For a variety of reasons Venezuelan literature is largely unknown outside of Latin America. Even within that region, Venezuelan writers are often overshadowed by the work coming out of countries such as Colombia, Mexico, Peru, etc. Why is this? I don't imagine this situation of relative invisibility will change any time soon. One could argue that there are benefits to invisibility. Some of the vene-writers I plan on discussing and translating into English on this blog include:
Fernando Paz Castillo (1893-1981)
Arturo Uslar Pietri (1906-2001)
Vicente Gerbasi (1913-1992)
Antonia Palacios (1915-2001)
Elizabeth Schon (1921)
Rafael Cadenas (1930)
Rafael Castillo Zapata (1958)
Martha Kornblith (1959-1997)
Patricia Guzman (1960)
Jacqueline Goldberg (1965)
Having grown up in Caracas during the 1970s and 80s, I had never fully realized how that city exists as its own country within Venezuela. I've traveled to very few places in Venezuela outside the Caribbean orbit of Caracas, although I hope to see more of it in the future. At the moment, I can't go back because of some Kafka-esque legal problems I had with the "talibanes" in (the disaster known as) Hugo Chavez's "Bolivarian revolution" when I was last there in 2002, visiting family & looking for books. I wrote an essay ("Tropical Fascism") about this event, which Eileen Tabios was generous enough to post at CorpsePoetics last month (thanks again, Eileen). I'll probably post it here in the next few days.
The following fragments are from an essay on Juan Sanchez Pelaez, written by the Peruvian critic Julio Ortega in his book Taller de la escritura (conversaciones, encuentros, entrevistas) (Mexico, D.F.: Siglo Veintinuo Editores, 2000):
"It has always seemed to me that Juan is a type of Rimbaud that stayed home. Not because he hasn't traveled, nor because he is a hermit. But instead, because he never had to go to Africa. In other words, he didn't go through the dilemma of having to 'change his life', which was given to him already transformed ahead of time, in the poem."
"He is free within poetry because he has not compromised his word with the powers at hand, nor has he engaged in their mere refutation.

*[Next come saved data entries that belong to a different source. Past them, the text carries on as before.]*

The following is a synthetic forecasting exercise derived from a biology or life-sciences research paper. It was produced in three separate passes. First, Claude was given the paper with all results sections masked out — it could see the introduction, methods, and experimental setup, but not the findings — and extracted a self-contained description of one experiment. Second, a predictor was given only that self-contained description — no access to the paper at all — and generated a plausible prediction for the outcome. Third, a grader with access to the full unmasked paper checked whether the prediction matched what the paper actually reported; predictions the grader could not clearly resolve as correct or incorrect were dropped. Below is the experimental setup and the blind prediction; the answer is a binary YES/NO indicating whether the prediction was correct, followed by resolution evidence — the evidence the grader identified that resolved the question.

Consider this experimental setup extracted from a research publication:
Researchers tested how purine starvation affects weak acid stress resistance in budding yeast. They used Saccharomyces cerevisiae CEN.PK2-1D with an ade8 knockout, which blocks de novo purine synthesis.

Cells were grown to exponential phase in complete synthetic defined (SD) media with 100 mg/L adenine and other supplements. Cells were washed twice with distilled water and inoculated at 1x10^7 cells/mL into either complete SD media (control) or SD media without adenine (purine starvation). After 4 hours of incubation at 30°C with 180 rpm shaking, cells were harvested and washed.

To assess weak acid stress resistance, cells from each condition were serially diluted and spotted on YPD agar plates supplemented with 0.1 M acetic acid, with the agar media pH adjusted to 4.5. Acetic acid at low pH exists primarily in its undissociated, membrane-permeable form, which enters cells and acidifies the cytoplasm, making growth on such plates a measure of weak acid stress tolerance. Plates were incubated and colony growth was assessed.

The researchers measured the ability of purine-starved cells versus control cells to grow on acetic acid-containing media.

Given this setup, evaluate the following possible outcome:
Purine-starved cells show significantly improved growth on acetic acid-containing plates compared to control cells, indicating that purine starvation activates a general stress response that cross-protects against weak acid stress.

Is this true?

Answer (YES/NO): YES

And although sometimes more than alone he feels abandoned, he is an example of silent integrity. He has dedicated not only his youth, like Rimbaud, and his old age, like Pound, to poetry but rather, an entire life free of age."

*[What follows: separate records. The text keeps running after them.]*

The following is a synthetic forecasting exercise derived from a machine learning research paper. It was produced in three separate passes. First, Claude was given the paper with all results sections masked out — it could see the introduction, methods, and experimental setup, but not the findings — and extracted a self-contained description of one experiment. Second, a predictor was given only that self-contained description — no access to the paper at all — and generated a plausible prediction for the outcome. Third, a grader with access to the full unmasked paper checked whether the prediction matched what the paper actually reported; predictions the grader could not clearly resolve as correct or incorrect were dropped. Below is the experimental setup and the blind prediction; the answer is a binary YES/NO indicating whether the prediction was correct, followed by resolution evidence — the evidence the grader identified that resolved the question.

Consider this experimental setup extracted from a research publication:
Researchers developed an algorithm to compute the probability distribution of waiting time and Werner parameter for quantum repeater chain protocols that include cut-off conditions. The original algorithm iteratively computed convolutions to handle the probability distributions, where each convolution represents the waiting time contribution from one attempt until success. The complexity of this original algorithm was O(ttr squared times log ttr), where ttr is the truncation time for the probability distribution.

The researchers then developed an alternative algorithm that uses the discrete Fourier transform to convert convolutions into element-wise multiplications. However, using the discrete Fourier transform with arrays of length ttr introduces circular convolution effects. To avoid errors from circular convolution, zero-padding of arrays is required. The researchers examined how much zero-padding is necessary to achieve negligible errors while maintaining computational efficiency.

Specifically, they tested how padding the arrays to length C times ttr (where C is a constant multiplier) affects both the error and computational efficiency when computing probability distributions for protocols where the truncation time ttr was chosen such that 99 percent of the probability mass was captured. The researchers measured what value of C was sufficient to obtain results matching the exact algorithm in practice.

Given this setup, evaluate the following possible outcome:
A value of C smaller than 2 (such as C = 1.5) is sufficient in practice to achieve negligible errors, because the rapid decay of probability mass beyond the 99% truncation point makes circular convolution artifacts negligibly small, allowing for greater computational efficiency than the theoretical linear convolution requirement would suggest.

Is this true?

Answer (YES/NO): NO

"He has pursued various careers, such as translator in Maracaibo, teacher in Trinidad, cultural attache in Colombia and traveling correspondent for Radio Nacional. As a young man he was in Chile, sent to study by his father, whom he permanently disappointed by choosing poetry. He spent several years in Paris in obscure poverty, and others in New York, working as a translator."

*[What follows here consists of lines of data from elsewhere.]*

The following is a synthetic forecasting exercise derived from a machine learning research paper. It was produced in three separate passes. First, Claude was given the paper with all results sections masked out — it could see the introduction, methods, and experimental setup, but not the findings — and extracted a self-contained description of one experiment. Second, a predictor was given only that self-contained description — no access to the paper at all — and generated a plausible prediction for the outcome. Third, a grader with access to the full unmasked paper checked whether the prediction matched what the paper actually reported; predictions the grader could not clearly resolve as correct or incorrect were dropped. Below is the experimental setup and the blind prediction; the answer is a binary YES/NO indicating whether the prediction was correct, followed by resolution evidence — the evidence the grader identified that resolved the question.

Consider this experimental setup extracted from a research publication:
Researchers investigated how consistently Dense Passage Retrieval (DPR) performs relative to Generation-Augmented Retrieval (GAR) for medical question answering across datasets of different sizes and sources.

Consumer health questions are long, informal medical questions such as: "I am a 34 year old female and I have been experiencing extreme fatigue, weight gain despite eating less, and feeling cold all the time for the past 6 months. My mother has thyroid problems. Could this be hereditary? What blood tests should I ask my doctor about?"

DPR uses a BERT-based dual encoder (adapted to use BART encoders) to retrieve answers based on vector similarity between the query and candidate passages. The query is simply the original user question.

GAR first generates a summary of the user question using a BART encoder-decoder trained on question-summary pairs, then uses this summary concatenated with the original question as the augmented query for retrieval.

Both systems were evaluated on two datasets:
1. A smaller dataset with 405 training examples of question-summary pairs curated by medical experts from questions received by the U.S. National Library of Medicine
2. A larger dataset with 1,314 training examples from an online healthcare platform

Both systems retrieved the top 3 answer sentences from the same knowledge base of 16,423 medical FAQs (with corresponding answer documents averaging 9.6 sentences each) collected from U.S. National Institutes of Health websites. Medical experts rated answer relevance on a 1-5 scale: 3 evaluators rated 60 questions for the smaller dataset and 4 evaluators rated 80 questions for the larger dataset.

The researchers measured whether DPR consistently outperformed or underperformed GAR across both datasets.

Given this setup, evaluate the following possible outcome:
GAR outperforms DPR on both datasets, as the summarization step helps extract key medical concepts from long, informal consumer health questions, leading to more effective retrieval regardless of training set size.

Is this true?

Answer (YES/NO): NO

He publishes infrequently, but each of his books is a universe:
Elena y los elementos (Caracas: Tipografia Garrido, 1951)
Animal de costumbre (Caracas: Editorial Suma, 1959)
Filiacion oscura (Caracas: Editorial Arte, 1966)
Rasgos comunes (Caracas: Monte Avila Editores, 1975)
Por cual causa o nostalgia (Caracas: Fundarte, 1981)
Aire sobre el aire (Caracas: Tierra de Gracia Editores, 1989)
Poesia: 1951-1989 (Caracas: Monte Avila editores, 1993)
Elena y los elementos (Caracas: Monte Avila Editores, 2001)
Elena and the Elements: II
Dragged under anvils without noise or caresses
Another time another moment
Separate me from my body's planks, the spoils
The spoils of my soul
Toward a nest of fright, chaos growing there.
Then a pistol interposed itself
Shot into the air three times
By love drunkards.
My close friend died three years ago
From three bullets shot into the air.
She was scandalously dressed for a masked ball
She was playing a game of poker at the fatal instant.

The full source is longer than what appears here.